I am again reminded that our industry is insane. That machine is not even a top-line laptop anymore.



Yes and no. If you compare memory capacity and GFLOPS, you will often find that those computers seem relatively unimpressive compared to what we have now. The value (and cost) in that hardware is often in capabilities and features that aren't necessarily reflected in numbers and bullet points.

If you were to take that machine and put it up against a 1 GFLOP desktop with the equivalent amount of RAM and disk storage, the Cray would annihilate it on the tasks that it was purchased for.


True. Because it was designed for this kind of tasks.

That is true for almost every specialised hardware.

On the other hand, take a GPU fitted to the graphics card of your desktop. I suspect it will outperform Cray in this kind of task. Especially if one takes price into account.

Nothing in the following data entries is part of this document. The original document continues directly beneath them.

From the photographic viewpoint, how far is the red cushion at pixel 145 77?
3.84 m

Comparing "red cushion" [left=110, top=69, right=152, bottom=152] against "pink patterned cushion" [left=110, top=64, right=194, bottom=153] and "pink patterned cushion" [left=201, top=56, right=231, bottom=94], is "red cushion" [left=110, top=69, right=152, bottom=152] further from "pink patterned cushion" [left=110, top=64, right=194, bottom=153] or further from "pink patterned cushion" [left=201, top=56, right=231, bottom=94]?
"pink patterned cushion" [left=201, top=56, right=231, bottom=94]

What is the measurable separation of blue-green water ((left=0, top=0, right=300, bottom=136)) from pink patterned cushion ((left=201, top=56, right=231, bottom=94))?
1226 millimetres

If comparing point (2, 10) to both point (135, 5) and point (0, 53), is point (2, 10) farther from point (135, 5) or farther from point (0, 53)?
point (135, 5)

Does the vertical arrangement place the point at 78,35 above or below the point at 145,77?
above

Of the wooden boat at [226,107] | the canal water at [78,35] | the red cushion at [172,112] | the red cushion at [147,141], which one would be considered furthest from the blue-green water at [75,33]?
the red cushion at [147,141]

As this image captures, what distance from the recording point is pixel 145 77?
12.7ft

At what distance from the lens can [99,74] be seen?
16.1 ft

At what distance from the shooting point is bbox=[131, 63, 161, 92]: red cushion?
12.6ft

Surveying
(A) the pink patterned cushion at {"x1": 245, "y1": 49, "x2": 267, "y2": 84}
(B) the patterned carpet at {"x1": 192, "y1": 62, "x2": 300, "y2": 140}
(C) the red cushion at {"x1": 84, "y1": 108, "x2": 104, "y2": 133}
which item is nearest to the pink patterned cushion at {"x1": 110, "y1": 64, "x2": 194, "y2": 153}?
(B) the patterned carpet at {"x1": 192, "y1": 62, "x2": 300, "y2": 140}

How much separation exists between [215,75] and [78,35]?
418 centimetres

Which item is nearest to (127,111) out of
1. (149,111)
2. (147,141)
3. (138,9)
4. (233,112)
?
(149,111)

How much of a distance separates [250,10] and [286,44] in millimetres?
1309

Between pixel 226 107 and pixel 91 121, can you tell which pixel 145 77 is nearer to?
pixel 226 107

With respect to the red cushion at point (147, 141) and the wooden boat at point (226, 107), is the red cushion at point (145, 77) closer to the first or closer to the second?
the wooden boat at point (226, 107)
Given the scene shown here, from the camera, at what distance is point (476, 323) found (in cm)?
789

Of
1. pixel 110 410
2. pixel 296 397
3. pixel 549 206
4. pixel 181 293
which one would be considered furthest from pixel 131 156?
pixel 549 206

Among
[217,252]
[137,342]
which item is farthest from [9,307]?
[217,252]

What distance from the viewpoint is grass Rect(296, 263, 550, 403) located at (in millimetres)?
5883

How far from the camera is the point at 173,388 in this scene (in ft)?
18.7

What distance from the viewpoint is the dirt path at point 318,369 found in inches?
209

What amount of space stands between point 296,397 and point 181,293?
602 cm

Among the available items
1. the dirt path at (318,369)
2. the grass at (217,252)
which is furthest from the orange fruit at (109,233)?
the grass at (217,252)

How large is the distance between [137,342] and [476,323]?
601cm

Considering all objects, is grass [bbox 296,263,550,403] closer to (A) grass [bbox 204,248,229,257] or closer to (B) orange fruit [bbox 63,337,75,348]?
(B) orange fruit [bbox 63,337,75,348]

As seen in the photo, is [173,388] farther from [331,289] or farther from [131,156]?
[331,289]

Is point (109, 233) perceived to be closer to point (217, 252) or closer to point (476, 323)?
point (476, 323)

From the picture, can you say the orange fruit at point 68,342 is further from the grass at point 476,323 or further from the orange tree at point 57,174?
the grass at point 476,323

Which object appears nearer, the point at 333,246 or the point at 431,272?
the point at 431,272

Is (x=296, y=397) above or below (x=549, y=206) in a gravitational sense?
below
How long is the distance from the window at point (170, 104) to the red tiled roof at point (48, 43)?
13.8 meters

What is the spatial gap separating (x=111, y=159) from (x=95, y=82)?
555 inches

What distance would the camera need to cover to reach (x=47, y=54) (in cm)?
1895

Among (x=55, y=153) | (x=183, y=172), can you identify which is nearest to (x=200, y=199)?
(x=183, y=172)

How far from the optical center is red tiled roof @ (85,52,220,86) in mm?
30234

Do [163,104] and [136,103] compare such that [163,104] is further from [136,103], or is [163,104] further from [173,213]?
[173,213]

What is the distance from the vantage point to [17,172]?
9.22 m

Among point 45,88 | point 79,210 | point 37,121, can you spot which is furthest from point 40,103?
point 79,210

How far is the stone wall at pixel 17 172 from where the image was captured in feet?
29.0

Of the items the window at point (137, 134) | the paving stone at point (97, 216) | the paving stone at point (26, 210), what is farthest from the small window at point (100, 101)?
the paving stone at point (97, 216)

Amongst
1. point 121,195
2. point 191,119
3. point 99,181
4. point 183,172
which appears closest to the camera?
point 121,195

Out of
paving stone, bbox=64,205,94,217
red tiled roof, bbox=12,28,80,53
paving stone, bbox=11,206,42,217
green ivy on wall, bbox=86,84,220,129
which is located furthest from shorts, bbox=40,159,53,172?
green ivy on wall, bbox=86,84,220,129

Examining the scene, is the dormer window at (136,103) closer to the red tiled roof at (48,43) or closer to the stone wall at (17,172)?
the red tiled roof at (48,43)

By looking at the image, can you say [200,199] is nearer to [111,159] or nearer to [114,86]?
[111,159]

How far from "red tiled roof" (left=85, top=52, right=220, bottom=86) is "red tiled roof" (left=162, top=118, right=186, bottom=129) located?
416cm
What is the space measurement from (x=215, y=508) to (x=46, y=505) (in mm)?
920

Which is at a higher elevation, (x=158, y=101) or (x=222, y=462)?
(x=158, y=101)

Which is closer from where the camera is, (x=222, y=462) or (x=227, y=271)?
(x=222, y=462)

GPUs (i.e. Nvidia and AMD/ATI) are the linear descendants of these supercomputers. Today's standard GPU's have vector processing units with fixed pipelines optimized for graphics operations.

Glen Miranker and Jon Rubenstein of Ardent made their way to Apple where they spec'd/designed the Velocity Engine that went into the PowerPC G4/5. It had a 128-bit vector execution unit that required the use of the AltiVec API.


I have an SGI Indigo in my office. It's a paperweight now; 10 years ago it cost around $10,000 and was the CAD workstation to have.

Sigh. At least it's pretty to look at!


You should put a mac mini (or some other small computer) inside the case :)


Yep, that's closer to a netbook. Oh I'm excited about the future.